Re: Use cases for lateral that do not involve a set returning function

From: AJ Welch <awelch0100(at)gmail(dot)com>
To: Albe Laurenz <laurenz(dot)albe(at)wien(dot)gv(dot)at>
Cc: "pgsql-general(at)postgresql(dot)org" <pgsql-general(at)postgresql(dot)org>
Subject: Re: Use cases for lateral that do not involve a set returning function
Date: 2014-12-10 01:21:10
Message-ID: CAO-RzR+Yw1uOMVLn6zKGk6+pnsJVmCDN9V2okK-rNxeD8T4jMA@mail.gmail.com
Views: Raw Message | Whole Thread | Download mbox | Resend email
Thread:
Lists: pgsql-general

Thanks for the response. Yea, using lateral there definitely reads better
to me than using a correlated subquery. And it makes sense that performance
is ok since you're filtering on a specific person's id (as you hinted at
with `WHERE p.id = ...`) and the nested loop forced by `order by...limit 1`
presumably only loops once.

However, I would consider that more of an OLTP style query where I'm kind
of more interested in OLAP style queries as the referenced post was
building a funnel analysis over an events table. I don't think their
approach will scale. I guess it's kind of a specific question but that post
got me wondering if there are any use cases for lateral outside of SRFs
that do not generate a nested loop AND can not be achieved without lateral?
Basically, something I could use in an OLAP query that I couldn't use prior
to 9.3.

Also, just for the heck of it, I took a look at the explain plans for both
of your queries without `WHERE p.id = ...` to see how they would scale.

Correlated subquery:

QUERY PLAN
Hash Right Join (cost=163943.00..5932603426739.67 rows=7499298 width=24)
Hash Cond: (n.people_id = p.people_id)
Join Filter: (NOT (SubPlan 1))
-> Seq Scan on names n (cost=0.00..320543.41 rows=14998595 width=18)
Filter: (now() > validfrom)
-> Hash (cost=77028.00..77028.00 rows=5000000 width=10)
-> Seq Scan on people p (cost=0.00..77028.00 rows=5000000
width=10)
SubPlan 1
-> Seq Scan on names n2 (cost=0.00..395543.88 rows=1 width=0)
Filter: ((validfrom > n.validfrom) AND (people_id = p.people_id)
AND (now() > validfrom))

Lateral:

Nested Loop Left Join (cost=358043.67..1790218514528.00 rows=5000000
width=24)
-> Seq Scan on people p (cost=0.00..77028.00 rows=5000000 width=10)
-> Limit (cost=358043.67..358043.67 rows=1 width=18)
-> Sort (cost=358043.67..358043.68 rows=4 width=18)

-- WHAT THE EXERCISE ASKS --
Copy everything from "Also, just for" down to "(n.people_id = p.people_id)" in the mailing list reply above, word for word.

-- COLLECTED MATERIAL --
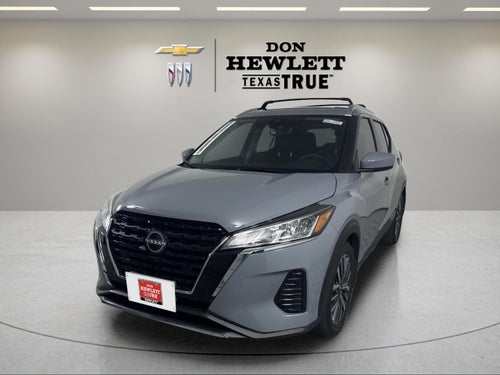 2024 Nissan Kicks SV Xtronic CVT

-- RESULT --
Also, just for the heck of it, I took a look at the explain plans for both
of your queries without `WHERE p.id = ...` to see how they would scale.

Correlated subquery:

QUERY PLAN
Hash Right Join (cost=163943.00..5932603426739.67 rows=7499298 width=24)
Hash Cond: (n.people_id = p.people_id)